A nova tarifa de 25% anunciada pelos Estados Unidos contra o Brasil acirra a disputa política entre Lula e a direita, que discutem quem é responsável pelo "tarifaço 2.0". A viagem de Flávio Bolsonaro aos EUA e seu encontro com Trump deixaram o bolsonarismo politicamente ligado ao anúncio das sanções.

A polêmica em torno das tarifas americanas de 25% contra produtos brasileiros virou o grande tema da pré-campanha presidencial de 2026. Enquanto Lula e a oposição debatem, a pergunta que domina os bastidores da política é uma só: quem vai ficar com a conta dessa decisão de Donald Trump?
O cenário remonta à história que o Brasil já viveu.

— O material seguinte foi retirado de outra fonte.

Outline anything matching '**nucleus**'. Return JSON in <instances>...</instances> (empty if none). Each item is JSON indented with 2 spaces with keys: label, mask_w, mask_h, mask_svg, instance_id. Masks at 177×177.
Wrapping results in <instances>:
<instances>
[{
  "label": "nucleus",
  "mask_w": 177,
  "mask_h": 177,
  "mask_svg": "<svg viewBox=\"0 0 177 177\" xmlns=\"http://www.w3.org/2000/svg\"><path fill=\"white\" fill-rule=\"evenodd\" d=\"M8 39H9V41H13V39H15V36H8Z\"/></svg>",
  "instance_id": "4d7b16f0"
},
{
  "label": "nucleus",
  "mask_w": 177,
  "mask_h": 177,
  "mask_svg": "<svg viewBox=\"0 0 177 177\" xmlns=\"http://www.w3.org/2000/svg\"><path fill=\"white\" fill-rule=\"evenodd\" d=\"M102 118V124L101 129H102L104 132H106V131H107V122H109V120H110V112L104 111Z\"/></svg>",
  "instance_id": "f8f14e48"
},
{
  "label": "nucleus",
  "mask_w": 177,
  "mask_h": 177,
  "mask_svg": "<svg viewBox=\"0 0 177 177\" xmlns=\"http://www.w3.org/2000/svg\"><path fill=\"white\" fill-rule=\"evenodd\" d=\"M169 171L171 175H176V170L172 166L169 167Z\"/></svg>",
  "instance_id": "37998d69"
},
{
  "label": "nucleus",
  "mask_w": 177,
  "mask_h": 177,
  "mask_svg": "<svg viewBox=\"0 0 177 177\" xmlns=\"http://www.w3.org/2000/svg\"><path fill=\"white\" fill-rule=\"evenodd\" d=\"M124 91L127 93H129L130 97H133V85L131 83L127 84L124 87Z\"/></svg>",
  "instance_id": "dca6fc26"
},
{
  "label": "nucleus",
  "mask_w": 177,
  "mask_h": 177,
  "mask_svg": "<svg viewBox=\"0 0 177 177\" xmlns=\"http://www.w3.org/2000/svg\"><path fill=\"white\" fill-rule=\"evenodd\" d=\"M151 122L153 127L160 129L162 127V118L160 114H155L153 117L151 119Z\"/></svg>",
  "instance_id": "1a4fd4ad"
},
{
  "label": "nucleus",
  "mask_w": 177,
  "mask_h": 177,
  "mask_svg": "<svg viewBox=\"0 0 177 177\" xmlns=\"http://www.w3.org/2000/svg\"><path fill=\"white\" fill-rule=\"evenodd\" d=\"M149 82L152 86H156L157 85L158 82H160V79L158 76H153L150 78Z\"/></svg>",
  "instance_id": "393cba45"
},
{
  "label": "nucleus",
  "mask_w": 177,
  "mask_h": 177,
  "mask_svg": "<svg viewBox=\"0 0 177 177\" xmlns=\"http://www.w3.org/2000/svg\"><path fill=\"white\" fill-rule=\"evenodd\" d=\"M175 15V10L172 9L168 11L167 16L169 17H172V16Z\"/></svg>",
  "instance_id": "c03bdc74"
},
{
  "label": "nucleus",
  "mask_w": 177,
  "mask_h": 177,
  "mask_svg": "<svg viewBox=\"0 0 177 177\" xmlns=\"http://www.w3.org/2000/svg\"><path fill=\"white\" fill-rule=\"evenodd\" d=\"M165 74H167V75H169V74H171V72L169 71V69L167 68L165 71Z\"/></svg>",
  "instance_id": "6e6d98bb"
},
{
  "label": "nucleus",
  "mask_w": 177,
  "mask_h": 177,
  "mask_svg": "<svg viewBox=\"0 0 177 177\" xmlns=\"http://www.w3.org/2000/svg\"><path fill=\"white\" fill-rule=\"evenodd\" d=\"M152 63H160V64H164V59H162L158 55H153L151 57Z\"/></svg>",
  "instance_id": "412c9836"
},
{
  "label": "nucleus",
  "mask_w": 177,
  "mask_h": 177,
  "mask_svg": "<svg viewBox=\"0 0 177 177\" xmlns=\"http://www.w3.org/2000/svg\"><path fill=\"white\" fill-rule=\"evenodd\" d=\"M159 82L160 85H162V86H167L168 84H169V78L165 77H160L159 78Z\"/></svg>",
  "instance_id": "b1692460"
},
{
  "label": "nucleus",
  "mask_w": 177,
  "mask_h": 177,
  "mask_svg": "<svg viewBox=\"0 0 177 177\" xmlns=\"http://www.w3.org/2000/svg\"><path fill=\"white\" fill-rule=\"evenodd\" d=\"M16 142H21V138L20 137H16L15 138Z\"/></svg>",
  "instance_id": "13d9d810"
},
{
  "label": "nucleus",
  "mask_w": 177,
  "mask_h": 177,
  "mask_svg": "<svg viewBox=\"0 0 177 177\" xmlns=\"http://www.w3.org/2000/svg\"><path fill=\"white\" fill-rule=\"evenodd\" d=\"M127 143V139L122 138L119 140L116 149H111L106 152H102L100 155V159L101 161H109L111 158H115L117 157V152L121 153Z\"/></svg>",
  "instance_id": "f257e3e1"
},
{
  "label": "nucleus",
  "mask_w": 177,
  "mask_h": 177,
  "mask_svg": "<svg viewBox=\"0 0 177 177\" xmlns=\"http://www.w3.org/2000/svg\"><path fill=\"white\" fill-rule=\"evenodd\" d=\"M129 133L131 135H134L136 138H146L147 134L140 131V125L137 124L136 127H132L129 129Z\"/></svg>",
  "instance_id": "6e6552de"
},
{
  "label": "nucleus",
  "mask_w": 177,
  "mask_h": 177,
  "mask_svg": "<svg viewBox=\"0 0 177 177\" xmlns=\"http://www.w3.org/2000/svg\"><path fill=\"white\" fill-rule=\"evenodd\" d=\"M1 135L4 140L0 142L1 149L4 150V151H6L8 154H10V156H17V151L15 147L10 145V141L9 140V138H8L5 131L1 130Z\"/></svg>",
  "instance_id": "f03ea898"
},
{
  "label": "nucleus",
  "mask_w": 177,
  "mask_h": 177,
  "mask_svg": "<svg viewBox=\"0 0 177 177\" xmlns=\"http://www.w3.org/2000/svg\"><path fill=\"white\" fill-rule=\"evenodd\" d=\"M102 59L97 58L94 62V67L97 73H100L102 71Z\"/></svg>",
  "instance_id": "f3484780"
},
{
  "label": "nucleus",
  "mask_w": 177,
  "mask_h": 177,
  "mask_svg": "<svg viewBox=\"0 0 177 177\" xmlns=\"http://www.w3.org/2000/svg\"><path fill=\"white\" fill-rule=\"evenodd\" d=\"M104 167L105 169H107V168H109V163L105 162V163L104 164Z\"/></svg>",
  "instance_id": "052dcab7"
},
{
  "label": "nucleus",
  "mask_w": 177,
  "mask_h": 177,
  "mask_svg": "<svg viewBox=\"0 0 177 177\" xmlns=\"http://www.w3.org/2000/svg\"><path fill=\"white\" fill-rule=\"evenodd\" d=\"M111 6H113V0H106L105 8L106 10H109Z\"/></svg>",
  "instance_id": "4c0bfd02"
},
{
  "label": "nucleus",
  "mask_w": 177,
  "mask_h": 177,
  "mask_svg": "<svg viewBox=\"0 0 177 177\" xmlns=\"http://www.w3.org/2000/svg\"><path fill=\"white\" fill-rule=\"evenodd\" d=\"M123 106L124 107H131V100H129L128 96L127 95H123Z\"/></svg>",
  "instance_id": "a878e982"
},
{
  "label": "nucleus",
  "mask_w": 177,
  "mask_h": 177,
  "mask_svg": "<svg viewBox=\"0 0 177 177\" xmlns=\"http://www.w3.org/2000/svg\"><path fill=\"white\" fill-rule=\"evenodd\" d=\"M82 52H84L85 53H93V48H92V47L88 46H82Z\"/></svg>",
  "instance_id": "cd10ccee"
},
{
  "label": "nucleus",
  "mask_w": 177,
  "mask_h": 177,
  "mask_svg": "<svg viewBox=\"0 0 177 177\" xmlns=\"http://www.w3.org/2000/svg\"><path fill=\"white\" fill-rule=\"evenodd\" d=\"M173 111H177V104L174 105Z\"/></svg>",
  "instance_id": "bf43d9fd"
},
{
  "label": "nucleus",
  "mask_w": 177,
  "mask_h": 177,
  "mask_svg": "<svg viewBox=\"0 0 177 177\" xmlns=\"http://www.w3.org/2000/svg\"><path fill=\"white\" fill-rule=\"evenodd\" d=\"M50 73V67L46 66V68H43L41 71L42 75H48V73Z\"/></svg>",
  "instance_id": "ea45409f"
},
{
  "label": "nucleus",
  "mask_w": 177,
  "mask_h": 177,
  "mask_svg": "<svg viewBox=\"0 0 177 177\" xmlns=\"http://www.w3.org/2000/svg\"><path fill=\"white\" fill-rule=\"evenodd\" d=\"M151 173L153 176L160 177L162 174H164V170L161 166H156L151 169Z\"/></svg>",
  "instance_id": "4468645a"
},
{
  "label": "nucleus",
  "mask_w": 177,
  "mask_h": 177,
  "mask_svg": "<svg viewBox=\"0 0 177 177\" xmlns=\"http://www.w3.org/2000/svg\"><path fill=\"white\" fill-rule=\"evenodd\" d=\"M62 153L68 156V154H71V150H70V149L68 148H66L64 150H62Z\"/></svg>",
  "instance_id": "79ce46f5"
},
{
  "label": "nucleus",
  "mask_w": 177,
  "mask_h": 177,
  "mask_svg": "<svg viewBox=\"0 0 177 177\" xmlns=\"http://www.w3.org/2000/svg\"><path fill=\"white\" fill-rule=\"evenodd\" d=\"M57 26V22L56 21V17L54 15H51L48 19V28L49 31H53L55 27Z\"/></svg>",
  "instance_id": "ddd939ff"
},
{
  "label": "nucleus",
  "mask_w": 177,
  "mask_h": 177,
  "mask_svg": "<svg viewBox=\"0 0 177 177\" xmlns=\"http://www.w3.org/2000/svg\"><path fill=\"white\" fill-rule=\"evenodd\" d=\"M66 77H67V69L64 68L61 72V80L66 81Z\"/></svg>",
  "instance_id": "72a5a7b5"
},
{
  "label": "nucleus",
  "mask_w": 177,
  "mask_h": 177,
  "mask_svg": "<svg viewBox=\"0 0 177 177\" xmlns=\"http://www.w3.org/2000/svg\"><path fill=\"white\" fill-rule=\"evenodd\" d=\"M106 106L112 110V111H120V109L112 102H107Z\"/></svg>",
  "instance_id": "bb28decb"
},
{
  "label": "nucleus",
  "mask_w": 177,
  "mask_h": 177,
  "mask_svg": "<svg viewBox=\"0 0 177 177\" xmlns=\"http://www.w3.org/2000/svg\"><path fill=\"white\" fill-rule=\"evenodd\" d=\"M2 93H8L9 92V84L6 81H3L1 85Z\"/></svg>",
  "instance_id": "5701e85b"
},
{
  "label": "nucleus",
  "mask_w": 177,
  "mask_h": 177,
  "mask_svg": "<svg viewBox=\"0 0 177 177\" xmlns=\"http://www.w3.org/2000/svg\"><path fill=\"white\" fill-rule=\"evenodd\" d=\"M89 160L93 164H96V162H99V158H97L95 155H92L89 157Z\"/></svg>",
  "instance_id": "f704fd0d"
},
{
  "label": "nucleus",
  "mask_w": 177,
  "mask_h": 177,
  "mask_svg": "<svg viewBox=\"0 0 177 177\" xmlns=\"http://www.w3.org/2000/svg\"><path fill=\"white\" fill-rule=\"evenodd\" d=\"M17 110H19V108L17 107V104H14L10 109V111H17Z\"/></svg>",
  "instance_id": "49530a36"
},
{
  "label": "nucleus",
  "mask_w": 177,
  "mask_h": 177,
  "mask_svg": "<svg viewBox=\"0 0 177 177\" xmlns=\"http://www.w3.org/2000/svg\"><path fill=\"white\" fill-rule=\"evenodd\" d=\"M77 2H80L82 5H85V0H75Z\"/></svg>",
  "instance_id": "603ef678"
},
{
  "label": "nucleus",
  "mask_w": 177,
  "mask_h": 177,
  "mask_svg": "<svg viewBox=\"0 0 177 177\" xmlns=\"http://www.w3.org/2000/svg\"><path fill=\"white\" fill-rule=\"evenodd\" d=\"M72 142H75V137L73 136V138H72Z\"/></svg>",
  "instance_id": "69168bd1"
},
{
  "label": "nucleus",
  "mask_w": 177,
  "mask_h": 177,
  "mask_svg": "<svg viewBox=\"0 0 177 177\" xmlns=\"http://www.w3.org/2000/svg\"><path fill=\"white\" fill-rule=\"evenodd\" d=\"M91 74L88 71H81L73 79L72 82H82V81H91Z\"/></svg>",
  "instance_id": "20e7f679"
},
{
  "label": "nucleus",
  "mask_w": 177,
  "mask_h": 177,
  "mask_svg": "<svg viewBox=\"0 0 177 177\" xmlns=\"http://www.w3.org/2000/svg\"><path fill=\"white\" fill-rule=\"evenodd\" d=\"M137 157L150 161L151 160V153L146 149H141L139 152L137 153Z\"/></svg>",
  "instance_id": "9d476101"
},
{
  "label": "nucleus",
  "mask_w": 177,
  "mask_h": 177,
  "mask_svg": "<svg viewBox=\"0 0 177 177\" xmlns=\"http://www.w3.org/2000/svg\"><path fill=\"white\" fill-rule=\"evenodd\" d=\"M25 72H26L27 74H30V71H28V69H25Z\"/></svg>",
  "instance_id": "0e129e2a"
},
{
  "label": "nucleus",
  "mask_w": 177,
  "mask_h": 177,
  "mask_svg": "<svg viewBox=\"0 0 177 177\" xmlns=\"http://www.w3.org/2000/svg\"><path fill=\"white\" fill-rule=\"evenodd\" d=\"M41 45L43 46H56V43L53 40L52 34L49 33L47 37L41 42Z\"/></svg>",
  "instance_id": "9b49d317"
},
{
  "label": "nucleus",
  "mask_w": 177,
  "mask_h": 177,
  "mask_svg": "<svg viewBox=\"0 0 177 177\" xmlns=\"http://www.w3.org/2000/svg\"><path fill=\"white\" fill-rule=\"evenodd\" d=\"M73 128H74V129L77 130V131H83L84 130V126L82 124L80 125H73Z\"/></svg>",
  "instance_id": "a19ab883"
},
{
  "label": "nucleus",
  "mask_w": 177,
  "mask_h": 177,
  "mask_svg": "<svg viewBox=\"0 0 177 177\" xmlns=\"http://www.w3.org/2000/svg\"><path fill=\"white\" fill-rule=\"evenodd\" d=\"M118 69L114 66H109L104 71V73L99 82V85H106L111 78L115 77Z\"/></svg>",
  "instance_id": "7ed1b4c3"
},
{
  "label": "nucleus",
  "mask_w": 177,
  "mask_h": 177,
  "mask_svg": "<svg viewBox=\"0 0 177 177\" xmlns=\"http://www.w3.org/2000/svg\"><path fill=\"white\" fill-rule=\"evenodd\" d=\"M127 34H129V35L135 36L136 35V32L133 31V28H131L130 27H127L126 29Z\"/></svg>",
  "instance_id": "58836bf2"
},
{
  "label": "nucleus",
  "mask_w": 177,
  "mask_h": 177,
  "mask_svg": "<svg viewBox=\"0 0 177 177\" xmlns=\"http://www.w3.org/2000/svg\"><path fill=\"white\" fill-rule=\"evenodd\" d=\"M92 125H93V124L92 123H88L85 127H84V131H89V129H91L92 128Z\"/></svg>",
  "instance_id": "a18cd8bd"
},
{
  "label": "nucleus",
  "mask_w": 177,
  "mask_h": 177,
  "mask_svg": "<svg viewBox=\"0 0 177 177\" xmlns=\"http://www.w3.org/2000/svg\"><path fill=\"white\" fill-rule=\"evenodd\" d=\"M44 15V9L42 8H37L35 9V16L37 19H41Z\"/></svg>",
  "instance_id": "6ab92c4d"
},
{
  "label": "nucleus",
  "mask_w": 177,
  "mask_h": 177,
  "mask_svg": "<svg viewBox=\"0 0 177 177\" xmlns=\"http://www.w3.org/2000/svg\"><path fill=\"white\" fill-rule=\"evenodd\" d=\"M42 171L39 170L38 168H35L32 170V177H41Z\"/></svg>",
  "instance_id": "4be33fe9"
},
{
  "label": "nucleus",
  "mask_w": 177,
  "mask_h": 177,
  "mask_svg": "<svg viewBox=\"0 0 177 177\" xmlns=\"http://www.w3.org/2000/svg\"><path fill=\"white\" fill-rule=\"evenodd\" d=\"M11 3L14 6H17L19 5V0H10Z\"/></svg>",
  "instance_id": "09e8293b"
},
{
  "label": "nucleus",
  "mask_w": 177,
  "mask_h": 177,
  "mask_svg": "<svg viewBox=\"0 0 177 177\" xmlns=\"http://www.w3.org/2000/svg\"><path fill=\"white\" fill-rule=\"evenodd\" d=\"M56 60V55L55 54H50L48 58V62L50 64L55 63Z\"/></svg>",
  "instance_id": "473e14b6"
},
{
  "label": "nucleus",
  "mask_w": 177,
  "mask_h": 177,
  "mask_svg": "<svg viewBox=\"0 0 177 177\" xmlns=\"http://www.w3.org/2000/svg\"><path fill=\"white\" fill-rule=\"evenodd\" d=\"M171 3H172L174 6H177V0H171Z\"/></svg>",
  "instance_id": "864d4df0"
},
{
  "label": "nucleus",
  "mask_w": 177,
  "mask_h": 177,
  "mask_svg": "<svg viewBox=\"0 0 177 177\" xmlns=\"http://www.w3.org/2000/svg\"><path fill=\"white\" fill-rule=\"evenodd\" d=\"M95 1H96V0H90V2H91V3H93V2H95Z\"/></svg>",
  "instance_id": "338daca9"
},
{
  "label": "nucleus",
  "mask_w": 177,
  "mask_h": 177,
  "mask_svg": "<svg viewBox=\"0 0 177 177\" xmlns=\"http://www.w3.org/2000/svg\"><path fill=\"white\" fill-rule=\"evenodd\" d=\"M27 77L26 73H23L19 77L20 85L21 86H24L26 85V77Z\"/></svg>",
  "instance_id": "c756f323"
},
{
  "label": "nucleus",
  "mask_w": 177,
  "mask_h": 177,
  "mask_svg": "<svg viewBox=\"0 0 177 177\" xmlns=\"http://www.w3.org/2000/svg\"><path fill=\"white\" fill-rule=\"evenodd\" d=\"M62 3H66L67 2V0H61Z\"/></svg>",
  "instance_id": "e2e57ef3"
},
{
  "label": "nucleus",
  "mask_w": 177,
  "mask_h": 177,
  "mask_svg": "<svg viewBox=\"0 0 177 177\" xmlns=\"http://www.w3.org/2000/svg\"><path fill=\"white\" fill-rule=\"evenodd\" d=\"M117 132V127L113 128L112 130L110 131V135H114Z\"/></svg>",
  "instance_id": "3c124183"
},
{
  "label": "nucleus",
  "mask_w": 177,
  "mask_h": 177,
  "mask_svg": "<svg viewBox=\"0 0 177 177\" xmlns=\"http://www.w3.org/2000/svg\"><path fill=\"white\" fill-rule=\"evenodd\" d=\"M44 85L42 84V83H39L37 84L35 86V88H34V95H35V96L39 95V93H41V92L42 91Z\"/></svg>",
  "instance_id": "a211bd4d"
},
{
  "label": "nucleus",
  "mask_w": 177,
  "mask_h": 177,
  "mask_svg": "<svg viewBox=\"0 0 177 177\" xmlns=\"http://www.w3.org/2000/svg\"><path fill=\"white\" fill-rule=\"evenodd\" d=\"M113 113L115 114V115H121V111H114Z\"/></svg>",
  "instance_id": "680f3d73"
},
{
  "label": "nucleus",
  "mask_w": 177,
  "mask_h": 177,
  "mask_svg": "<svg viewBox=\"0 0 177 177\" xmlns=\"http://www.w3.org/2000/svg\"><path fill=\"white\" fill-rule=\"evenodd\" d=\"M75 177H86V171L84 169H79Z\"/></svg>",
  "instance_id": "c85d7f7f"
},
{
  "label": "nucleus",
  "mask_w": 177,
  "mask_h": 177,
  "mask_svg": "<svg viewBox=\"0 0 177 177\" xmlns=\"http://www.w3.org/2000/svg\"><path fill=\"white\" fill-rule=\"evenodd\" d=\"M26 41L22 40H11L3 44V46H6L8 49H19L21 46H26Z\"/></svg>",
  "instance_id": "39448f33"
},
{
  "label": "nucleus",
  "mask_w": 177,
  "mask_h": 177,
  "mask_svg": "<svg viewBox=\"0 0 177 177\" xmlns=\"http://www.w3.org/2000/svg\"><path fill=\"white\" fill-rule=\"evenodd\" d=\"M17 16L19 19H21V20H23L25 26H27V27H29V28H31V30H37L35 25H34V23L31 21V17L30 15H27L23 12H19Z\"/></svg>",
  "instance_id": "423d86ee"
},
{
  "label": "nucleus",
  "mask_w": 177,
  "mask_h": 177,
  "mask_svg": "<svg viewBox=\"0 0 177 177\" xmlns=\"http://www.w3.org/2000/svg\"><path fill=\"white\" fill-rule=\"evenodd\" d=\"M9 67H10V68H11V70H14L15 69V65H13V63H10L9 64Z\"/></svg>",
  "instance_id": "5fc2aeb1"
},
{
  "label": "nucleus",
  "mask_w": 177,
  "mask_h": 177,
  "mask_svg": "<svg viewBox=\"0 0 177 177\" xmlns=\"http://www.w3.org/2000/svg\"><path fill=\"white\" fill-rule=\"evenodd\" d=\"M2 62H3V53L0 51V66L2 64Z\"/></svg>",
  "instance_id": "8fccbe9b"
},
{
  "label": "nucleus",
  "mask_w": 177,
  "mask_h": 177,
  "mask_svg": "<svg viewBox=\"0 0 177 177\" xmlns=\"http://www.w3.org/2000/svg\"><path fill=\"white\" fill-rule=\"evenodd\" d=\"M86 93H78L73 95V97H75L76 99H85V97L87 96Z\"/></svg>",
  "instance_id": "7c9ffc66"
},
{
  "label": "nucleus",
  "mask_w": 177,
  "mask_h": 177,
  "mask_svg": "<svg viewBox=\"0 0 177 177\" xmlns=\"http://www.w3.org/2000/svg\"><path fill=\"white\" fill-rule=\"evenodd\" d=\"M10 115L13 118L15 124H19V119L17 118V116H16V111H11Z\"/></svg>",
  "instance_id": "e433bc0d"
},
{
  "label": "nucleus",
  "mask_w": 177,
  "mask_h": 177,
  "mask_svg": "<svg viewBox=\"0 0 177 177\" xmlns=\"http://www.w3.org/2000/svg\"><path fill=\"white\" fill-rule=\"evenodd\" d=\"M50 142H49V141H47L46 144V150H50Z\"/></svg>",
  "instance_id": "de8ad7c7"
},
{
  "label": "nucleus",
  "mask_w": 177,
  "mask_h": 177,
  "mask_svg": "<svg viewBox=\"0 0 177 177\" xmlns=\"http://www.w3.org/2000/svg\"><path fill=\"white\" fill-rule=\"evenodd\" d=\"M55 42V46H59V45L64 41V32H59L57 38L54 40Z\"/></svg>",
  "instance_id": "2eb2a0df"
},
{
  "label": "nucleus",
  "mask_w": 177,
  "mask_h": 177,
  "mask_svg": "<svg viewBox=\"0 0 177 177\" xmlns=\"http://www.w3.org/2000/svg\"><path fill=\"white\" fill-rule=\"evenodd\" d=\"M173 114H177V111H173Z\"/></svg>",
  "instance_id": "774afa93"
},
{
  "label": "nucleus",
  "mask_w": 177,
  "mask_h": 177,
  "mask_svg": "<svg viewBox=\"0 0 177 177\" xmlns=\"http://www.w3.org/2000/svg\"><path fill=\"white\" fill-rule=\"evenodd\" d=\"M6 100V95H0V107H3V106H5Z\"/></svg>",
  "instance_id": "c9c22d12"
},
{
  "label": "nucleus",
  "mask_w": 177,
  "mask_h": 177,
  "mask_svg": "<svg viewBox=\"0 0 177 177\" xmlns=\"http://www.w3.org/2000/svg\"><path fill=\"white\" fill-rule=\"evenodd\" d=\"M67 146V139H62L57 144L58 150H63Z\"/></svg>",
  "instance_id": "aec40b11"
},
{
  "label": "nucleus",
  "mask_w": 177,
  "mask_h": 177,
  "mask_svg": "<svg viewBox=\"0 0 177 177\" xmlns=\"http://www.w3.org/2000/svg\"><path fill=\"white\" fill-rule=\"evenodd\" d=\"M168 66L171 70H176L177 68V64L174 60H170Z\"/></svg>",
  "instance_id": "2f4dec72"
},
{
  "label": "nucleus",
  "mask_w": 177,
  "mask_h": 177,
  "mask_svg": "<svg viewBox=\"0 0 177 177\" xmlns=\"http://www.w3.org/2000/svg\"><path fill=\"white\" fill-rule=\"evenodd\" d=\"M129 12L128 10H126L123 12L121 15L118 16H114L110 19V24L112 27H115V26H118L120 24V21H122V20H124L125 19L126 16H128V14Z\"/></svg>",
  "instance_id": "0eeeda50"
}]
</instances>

Em 2025, quando o ex-deputado cassado Eduardo Bolsonaro esteve nos EUA articulando sanções contra ministros do Supremo Tribunal Federal, um primeiro tarifaço caiu em julho. Agora, a novela se repete com Flávio Bolsonaro, senador e pré-candidato presidencial. Ele esteve em Washington em busca de uma vitória política para seu campo — especialmente após conseguir que os EUA classificassem o PCC e o Comando Vermelho como organizações terroristas. Só que, junto com essa "bagagem positiva", veio o novo tarifaço.
O governo Lula não perde tempo em explorar politicamente a situação. A estratégia é simples e direta: colar a responsabilidade pelas tarifas na família Bolsonaro, reforçar o discurso de soberania nacional e convencer o eleitorado de que há culpados pelo prejuízo econômico que o Brasil pode enfrentar. O próprio Trump reforçou essa ligação ao republicar a foto do encontro com Flávio, trazendo novamente para o debate quem esteve envolvido nas articulações que antecederam o anúncio das sanções.
No fim, menos do que uma discussão técnica sobre tarifas, o que está em jogo agora é a autoria política e o desgaste que ela carrega. E neste momento, a fatura está bem clarinha na mesa do bolsonarismo — e eles tentam se desvincular, mas os fatos ficaram colados.